(Tasks for this exercise):
• 1. Answer from the pinto bean recipe:
(a) How many cans of Rotel diced tomatoes and green chillies go into the dish?
(b) After the pot comes to a boil, how long does it simmer?
(c) Where does cookinginsens live, according to the "About cookinginsens" section?
• 2. From the pinto bean recipe, print the passage from "Melt the butter" up to and including "for 2 hours.", copying it verbatim.

(Provided text):
This recipe has an old school,  Mexican taste enhanced by the smokey flavor of the neck bones.  Do use Mexican chili powder.

Pinto Beans with Smoked Neck Bones

1lb dried pinto beans soaked overnight in water 2-3 inches above the beans

1 nugget of butter

1 large onion, chopped

4 large garlic cloves, chopped

1 large green pepper, diced

1 tbsp oregano

1 1/2 tsp cumin

2 tbsp Mexican chili powder

1 small can tomato paste

3 cans Rotel diced tomatoes and green chillies

1 bay leaf

1 1/2 lbs smoked neck bones

Melt the butter in a large skillet and saute the onion, garlic and pepper until just soft.  Add the oregano, cumin, and chili powder, then continue to saute for about 2 minutes.  Add the tomato paste and stir for 3 minutes.  Add the canned tomatoes and continue to cook for about 5 minutes.  Stir in the bay leaf, then add all to the pot of soaked beans and water, along with the neck bones.  Bring to a boil, then reduce to simmer for 2 hours.

 

 

 

About cookinginsens

An American living in Burgundy, France
This entry was posted in Cooking, Food and Wine, Main dishes, Mexican, Recipes and tagged , , , , , , . Bookmark the permalink.

24 Responses to Pinto Beans

  1. Mad Dog says:

    I’m glad to see you back! I was just thinking about you and wondering where you were. Those pinto beans sound excellent.

[Excerpts from a spatial dataset]

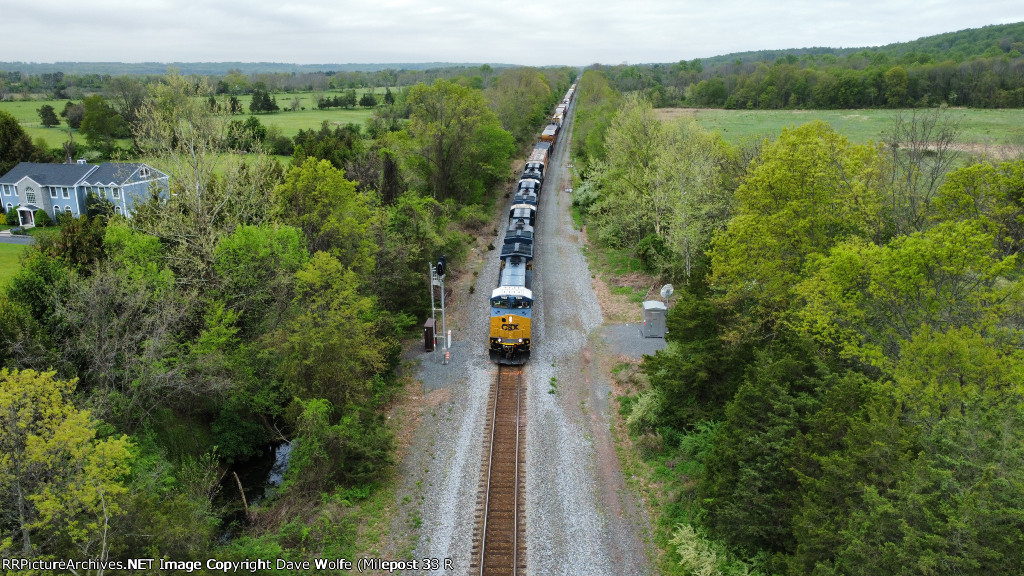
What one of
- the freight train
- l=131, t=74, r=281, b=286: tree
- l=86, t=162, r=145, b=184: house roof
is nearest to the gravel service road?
the freight train

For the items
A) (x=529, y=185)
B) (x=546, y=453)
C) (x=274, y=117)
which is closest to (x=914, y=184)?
(x=546, y=453)

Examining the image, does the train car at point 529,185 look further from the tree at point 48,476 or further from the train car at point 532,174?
the tree at point 48,476

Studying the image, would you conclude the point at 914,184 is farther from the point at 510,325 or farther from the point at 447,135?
the point at 447,135

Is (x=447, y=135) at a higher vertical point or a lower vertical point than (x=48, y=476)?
higher

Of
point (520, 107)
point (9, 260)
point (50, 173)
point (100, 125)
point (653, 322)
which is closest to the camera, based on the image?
point (653, 322)

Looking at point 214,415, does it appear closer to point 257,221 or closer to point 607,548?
point 257,221

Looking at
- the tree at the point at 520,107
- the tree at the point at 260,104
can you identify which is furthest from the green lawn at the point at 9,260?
the tree at the point at 260,104
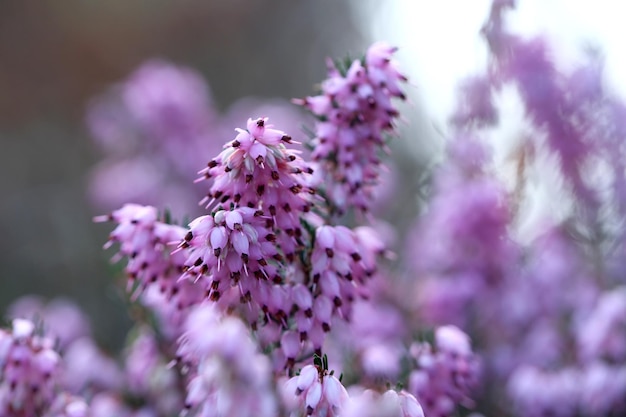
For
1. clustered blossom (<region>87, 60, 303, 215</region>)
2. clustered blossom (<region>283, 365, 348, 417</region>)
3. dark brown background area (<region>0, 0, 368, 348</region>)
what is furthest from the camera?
dark brown background area (<region>0, 0, 368, 348</region>)

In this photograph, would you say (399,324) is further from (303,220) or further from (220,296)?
(220,296)

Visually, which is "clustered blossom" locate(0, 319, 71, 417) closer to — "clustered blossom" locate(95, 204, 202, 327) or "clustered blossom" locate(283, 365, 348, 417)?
"clustered blossom" locate(95, 204, 202, 327)

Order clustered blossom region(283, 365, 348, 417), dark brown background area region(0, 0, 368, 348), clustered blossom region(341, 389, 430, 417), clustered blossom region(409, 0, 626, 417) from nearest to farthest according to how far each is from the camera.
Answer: clustered blossom region(341, 389, 430, 417)
clustered blossom region(283, 365, 348, 417)
clustered blossom region(409, 0, 626, 417)
dark brown background area region(0, 0, 368, 348)

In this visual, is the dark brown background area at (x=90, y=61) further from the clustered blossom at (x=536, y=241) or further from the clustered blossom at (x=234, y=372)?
the clustered blossom at (x=234, y=372)

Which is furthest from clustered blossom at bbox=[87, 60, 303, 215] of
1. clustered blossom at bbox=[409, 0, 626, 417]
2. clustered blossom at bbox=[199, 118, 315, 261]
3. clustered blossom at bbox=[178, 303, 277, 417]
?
clustered blossom at bbox=[178, 303, 277, 417]

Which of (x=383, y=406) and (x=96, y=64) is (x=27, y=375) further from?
(x=96, y=64)

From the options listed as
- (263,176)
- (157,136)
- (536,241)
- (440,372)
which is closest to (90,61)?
(157,136)

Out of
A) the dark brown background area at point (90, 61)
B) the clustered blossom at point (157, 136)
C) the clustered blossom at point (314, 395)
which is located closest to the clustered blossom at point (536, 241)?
the clustered blossom at point (314, 395)
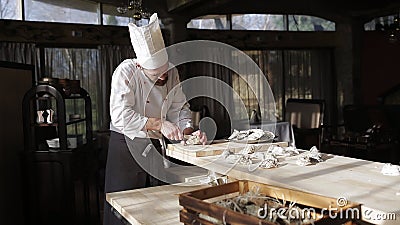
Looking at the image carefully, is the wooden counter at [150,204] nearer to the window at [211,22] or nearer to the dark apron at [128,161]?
the dark apron at [128,161]

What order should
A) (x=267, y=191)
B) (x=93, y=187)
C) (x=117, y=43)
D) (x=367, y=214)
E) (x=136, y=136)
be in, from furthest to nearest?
(x=117, y=43) < (x=93, y=187) < (x=136, y=136) < (x=267, y=191) < (x=367, y=214)

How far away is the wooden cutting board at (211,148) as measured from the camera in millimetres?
1856

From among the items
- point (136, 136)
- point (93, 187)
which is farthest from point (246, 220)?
point (93, 187)

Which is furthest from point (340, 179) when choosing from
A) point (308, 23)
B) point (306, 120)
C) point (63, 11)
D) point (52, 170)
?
point (308, 23)

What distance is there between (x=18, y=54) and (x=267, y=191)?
230 inches

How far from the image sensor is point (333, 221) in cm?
104

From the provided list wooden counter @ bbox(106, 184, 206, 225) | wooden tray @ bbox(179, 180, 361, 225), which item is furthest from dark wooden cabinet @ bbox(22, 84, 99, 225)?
wooden tray @ bbox(179, 180, 361, 225)

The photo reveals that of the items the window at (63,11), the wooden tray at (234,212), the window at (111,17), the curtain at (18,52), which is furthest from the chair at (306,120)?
the wooden tray at (234,212)

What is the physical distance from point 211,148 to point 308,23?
24.1 feet

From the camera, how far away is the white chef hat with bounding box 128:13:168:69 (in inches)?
80.6

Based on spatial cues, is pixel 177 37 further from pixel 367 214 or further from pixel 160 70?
pixel 367 214

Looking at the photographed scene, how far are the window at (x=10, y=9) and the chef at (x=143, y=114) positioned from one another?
492 cm

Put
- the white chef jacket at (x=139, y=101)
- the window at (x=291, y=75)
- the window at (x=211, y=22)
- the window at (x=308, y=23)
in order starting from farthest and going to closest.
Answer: the window at (x=308, y=23)
the window at (x=291, y=75)
the window at (x=211, y=22)
the white chef jacket at (x=139, y=101)

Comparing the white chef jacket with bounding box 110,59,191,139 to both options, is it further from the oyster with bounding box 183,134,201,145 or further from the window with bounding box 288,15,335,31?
the window with bounding box 288,15,335,31
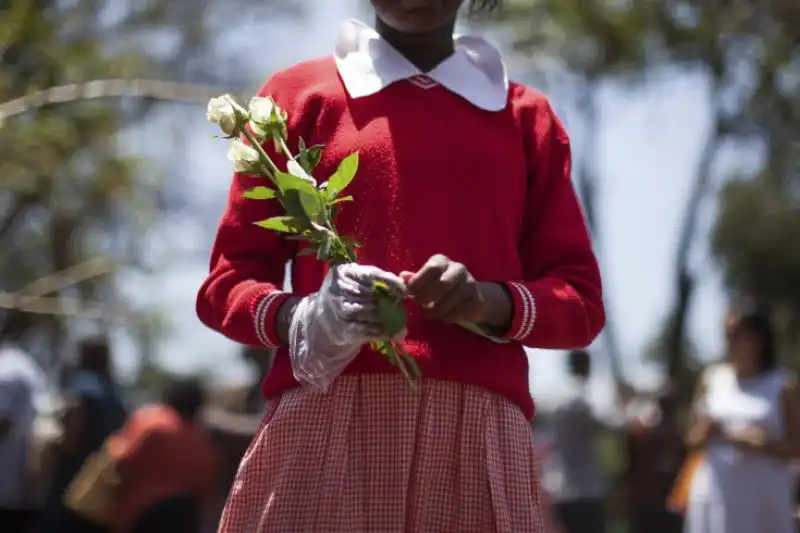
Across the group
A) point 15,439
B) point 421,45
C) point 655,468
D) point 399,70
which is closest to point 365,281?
point 399,70

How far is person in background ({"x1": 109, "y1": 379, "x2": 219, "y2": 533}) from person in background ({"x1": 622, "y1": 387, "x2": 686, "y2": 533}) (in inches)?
187

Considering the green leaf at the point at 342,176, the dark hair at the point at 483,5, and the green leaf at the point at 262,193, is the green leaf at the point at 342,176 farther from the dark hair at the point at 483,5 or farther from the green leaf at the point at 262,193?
the dark hair at the point at 483,5

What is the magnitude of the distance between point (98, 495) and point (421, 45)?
16.6 feet

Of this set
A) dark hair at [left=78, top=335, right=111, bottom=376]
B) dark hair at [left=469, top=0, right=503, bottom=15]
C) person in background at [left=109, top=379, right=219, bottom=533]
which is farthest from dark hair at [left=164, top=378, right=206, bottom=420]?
dark hair at [left=469, top=0, right=503, bottom=15]

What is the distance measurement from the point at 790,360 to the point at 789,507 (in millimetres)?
25910

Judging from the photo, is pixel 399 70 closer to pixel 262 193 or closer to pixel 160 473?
pixel 262 193

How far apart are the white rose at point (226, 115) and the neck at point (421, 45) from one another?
406 millimetres

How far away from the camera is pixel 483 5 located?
10.8ft

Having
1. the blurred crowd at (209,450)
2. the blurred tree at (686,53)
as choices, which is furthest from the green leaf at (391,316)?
the blurred tree at (686,53)

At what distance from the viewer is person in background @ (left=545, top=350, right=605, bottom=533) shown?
10.6 metres

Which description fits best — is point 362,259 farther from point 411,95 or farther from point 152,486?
point 152,486

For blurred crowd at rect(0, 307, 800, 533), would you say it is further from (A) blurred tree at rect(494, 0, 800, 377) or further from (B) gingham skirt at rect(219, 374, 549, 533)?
(A) blurred tree at rect(494, 0, 800, 377)

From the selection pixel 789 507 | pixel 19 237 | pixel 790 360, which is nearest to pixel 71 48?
pixel 789 507

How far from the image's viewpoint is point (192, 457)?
7844 millimetres
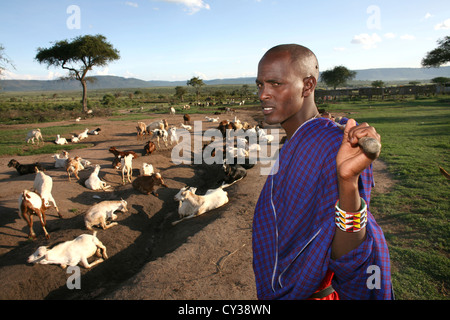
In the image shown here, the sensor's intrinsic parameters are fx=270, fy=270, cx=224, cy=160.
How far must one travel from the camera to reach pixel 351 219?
3.55 ft

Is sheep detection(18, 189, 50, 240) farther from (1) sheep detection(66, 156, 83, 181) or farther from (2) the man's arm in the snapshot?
(2) the man's arm

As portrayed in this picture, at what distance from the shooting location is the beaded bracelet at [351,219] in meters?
1.08

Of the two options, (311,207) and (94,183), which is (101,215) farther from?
(311,207)

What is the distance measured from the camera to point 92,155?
11367 mm

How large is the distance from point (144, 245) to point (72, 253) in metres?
1.35

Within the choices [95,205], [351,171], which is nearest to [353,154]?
[351,171]

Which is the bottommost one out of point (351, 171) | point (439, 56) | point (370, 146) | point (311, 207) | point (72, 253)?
point (72, 253)

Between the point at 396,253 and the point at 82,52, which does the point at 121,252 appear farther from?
the point at 82,52

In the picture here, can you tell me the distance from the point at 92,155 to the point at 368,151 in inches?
475

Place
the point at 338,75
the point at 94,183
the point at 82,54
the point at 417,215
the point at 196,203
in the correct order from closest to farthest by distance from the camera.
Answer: the point at 417,215 → the point at 196,203 → the point at 94,183 → the point at 82,54 → the point at 338,75

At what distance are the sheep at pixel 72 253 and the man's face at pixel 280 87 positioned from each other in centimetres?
458

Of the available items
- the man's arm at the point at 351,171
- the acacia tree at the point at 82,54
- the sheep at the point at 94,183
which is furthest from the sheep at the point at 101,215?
the acacia tree at the point at 82,54

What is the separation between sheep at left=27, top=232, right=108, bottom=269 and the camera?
14.5 ft

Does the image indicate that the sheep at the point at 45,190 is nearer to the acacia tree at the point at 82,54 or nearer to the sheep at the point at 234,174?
the sheep at the point at 234,174
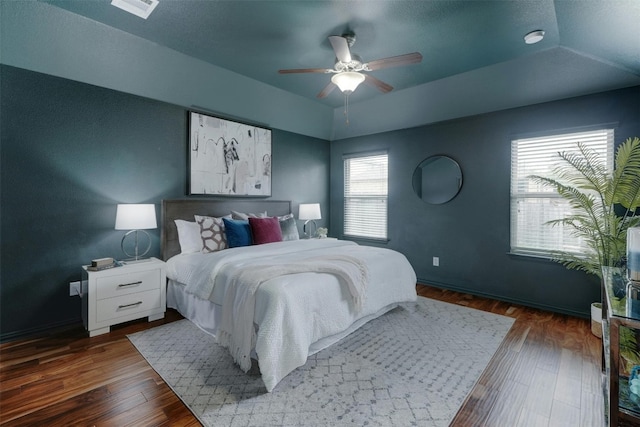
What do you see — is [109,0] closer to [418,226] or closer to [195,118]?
[195,118]

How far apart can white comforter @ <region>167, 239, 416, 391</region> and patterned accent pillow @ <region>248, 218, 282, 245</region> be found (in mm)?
239

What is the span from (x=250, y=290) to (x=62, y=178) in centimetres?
232

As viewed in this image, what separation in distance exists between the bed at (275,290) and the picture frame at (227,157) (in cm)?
36

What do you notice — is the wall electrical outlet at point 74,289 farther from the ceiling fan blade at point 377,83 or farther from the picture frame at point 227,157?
the ceiling fan blade at point 377,83

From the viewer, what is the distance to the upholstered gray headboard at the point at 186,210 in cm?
340

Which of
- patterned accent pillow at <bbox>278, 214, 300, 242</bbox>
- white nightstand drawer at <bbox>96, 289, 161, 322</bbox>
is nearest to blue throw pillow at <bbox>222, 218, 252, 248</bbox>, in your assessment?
patterned accent pillow at <bbox>278, 214, 300, 242</bbox>

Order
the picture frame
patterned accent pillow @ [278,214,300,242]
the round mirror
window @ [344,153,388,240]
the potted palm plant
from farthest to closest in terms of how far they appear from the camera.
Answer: window @ [344,153,388,240], the round mirror, patterned accent pillow @ [278,214,300,242], the picture frame, the potted palm plant

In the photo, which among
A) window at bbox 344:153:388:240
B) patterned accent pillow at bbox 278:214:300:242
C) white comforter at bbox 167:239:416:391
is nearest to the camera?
white comforter at bbox 167:239:416:391

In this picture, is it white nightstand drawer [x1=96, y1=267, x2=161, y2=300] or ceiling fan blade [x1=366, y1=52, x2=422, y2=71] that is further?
white nightstand drawer [x1=96, y1=267, x2=161, y2=300]

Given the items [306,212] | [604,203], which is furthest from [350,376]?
[306,212]

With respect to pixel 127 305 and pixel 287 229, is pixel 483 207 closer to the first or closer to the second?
pixel 287 229

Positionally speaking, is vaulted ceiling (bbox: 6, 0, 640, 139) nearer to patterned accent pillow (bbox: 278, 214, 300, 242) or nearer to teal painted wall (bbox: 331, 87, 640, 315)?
teal painted wall (bbox: 331, 87, 640, 315)

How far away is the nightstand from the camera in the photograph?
2.61 meters

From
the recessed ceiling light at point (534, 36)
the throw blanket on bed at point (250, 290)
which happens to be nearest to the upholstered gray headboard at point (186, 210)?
the throw blanket on bed at point (250, 290)
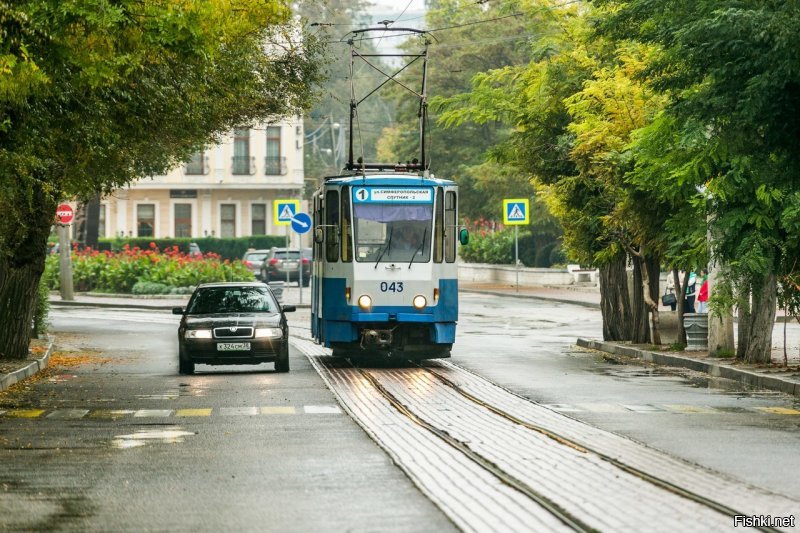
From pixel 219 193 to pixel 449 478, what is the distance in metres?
79.5

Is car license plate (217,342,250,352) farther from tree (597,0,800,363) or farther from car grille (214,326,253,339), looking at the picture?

(Results in order):
• 1.
(a) 3 cans
(b) 2 hours
(c) Burgundy, France

• 2.
Melt the butter in a large skillet and saute the onion, garlic and pepper until just soft.  Add the oregano, cumin, and chili powder, then continue to saute for about 2 minutes.  Add the tomato paste and stir for 3 minutes.  Add the canned tomatoes and continue to cook for about 5 minutes.  Stir in the bay leaf, then add all to the pot of soaked beans and water, along with the neck bones.  Bring to a boil, then reduce to simmer for 2 hours.